**Short problem**
Repeat the part of the data that begins with the line containing "Is the unopened" and ends with the line containing "33.0 inches", including both of those lines.

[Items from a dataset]

-*-*-

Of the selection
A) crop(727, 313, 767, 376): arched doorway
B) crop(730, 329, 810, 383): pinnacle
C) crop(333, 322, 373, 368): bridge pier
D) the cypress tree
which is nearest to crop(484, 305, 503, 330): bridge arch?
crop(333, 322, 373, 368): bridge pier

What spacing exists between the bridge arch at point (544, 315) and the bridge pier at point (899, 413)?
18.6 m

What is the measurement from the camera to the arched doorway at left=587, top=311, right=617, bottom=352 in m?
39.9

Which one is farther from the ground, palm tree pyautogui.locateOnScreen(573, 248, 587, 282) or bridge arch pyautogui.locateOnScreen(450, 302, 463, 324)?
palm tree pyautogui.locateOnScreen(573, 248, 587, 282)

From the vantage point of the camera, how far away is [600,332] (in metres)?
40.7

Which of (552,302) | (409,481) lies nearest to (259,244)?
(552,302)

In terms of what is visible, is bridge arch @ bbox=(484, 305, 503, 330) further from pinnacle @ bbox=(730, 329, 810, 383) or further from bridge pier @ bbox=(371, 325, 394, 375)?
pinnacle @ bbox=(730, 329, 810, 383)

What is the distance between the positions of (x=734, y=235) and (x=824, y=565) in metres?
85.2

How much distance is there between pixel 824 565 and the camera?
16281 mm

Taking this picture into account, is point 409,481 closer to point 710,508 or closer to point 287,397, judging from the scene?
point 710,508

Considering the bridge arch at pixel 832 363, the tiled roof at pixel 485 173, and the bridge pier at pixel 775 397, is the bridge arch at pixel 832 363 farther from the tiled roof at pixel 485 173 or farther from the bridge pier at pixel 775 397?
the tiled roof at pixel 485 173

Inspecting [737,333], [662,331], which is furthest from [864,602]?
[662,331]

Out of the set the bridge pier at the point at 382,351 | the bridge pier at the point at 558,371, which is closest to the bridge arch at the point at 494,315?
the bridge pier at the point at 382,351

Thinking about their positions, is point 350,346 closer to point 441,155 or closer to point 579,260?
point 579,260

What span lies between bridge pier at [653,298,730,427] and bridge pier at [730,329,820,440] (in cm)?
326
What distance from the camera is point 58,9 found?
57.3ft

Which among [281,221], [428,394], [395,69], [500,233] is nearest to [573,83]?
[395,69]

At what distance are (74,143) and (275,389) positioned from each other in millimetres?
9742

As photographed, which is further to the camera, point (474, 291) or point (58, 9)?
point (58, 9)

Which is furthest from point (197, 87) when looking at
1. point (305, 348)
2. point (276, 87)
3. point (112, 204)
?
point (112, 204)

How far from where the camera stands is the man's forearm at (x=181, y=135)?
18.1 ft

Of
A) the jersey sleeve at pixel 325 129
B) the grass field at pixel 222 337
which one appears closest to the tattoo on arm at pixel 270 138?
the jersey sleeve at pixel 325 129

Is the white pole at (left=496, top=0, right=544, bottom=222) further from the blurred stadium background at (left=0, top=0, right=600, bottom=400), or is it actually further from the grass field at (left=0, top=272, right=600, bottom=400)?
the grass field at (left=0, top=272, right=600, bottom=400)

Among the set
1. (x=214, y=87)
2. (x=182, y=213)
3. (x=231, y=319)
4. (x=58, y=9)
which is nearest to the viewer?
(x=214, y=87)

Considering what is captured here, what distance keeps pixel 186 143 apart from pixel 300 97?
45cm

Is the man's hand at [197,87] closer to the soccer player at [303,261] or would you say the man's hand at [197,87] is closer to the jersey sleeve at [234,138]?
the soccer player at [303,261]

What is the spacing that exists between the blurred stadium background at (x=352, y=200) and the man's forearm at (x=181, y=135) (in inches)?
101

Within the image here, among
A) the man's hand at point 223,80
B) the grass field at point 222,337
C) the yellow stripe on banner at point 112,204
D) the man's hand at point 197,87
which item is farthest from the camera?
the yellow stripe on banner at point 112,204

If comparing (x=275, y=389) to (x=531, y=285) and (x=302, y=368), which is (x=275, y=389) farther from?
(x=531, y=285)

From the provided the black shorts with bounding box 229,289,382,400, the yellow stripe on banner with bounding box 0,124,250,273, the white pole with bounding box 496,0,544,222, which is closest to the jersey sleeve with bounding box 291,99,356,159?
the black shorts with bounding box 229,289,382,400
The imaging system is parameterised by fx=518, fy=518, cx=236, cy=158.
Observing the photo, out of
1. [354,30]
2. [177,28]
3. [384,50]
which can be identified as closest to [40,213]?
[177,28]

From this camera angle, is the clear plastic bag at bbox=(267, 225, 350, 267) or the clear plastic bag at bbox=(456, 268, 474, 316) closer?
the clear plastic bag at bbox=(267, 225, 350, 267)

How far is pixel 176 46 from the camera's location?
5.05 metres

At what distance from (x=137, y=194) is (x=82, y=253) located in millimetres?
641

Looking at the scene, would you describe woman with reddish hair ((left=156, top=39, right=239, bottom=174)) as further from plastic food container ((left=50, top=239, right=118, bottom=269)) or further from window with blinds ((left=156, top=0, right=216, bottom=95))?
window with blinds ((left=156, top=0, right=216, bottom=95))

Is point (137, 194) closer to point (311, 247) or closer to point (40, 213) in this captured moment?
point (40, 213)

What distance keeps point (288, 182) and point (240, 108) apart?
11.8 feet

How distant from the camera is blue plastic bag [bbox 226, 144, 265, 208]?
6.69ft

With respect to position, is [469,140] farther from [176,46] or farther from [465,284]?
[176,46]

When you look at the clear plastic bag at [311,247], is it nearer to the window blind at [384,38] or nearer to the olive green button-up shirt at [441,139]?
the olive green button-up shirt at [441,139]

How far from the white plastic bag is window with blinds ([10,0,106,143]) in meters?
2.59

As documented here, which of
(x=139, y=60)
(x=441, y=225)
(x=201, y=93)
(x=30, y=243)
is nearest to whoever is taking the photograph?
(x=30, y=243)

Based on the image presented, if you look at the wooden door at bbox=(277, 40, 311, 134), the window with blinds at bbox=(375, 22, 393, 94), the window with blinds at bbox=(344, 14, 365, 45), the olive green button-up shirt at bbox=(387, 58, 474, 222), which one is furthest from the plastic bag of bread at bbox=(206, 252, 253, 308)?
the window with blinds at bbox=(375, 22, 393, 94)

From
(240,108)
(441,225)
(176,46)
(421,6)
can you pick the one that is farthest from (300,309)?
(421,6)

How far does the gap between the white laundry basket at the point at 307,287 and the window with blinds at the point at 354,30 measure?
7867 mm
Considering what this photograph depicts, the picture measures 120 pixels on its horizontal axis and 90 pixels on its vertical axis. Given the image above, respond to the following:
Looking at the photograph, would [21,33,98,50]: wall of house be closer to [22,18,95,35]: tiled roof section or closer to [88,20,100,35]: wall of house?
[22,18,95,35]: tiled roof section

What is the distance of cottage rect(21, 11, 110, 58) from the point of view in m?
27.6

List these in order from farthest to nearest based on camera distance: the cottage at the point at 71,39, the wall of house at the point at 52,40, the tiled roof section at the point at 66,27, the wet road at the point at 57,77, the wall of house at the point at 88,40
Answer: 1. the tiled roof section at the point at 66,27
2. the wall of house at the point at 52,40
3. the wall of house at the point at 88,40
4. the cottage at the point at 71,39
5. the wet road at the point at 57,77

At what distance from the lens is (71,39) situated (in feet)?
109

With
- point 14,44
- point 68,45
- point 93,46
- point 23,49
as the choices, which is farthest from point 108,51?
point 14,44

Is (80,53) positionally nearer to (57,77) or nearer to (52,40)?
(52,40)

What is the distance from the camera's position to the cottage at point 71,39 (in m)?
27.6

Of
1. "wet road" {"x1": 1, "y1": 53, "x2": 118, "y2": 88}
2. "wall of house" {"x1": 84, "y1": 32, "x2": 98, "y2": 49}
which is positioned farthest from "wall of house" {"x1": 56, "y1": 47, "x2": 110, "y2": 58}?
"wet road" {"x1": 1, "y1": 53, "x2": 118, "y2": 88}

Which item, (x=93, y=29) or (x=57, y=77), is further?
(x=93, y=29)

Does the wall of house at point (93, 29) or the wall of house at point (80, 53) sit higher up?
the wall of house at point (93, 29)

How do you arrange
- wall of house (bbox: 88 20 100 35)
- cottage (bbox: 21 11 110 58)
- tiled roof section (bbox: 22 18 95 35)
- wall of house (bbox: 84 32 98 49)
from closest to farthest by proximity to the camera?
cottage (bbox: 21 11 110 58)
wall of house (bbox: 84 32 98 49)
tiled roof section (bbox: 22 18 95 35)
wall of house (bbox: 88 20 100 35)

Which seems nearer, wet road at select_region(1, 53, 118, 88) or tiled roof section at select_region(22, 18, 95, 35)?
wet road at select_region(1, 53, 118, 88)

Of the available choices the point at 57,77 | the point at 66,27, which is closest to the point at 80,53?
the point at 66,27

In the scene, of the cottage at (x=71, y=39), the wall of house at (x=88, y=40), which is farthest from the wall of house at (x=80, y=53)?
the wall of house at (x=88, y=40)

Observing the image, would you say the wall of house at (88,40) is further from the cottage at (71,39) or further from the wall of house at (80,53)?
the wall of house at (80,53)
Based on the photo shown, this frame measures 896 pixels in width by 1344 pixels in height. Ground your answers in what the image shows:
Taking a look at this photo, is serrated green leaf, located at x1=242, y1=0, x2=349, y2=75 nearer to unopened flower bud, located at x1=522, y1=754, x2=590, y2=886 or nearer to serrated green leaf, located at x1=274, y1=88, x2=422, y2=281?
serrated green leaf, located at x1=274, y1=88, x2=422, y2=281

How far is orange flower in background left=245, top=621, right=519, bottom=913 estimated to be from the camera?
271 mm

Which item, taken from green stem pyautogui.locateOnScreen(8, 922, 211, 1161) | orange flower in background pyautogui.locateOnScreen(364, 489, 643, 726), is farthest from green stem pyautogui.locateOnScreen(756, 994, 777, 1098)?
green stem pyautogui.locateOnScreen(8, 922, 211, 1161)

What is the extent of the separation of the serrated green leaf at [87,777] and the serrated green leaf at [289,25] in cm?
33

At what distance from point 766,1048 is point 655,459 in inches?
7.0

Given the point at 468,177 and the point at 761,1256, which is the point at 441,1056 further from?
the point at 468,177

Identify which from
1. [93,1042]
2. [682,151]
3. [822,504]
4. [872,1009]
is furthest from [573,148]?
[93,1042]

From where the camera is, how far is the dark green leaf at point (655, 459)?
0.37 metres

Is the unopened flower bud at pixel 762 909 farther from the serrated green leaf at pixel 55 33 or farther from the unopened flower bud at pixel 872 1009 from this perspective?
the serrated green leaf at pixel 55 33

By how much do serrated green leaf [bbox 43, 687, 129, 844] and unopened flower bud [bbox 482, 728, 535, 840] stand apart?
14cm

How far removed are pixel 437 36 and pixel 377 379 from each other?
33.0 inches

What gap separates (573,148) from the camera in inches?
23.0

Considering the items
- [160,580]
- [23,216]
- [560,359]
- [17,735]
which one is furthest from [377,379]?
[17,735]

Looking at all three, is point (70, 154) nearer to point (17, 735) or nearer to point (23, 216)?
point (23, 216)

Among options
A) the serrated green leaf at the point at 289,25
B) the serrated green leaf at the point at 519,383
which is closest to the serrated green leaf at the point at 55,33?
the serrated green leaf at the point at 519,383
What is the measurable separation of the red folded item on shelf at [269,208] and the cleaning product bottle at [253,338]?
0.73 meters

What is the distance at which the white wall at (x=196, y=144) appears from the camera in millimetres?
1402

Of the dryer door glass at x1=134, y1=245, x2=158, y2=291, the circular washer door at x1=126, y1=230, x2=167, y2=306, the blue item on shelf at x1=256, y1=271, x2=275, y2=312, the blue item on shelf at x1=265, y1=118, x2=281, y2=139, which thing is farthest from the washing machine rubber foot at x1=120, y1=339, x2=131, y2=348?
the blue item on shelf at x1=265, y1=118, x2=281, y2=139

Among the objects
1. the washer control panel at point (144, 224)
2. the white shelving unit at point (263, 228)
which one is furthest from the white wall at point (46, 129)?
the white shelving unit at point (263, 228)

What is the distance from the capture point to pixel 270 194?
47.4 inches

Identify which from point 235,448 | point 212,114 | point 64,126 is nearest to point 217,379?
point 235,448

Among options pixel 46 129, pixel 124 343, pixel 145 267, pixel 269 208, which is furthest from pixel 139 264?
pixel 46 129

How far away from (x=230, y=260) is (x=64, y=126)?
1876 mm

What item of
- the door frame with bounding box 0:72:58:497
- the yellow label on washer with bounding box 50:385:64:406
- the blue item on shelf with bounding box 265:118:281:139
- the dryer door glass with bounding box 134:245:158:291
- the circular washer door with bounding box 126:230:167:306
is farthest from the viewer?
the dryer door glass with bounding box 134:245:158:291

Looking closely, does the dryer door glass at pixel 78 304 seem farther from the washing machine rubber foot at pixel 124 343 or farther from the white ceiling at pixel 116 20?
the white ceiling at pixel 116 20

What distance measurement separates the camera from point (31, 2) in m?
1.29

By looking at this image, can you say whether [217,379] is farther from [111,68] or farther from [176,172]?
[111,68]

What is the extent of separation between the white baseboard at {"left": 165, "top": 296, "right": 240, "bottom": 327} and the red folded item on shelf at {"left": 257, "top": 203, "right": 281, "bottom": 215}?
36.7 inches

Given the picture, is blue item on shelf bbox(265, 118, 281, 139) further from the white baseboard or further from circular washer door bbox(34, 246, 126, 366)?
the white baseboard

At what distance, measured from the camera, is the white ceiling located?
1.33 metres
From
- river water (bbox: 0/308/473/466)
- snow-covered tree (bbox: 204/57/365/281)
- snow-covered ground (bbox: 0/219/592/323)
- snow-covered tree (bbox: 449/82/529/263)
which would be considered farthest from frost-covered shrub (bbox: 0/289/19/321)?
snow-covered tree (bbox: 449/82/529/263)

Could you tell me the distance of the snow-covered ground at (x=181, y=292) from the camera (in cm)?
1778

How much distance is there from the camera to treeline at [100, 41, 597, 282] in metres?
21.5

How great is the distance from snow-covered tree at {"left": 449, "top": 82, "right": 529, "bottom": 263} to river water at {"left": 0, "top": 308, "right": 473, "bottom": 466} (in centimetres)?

-*-*-

**Result for this task**
Is the unopened flower bud at pixel 762 909 farther from the serrated green leaf at pixel 55 33 or farther from the unopened flower bud at pixel 872 1009 from this perspective?
the serrated green leaf at pixel 55 33

By how much do serrated green leaf [bbox 43, 687, 129, 844] and unopened flower bud [bbox 482, 728, 535, 840] stand apart?
14cm

How far removed are pixel 437 36 and pixel 377 379 from each other?
33.0 inches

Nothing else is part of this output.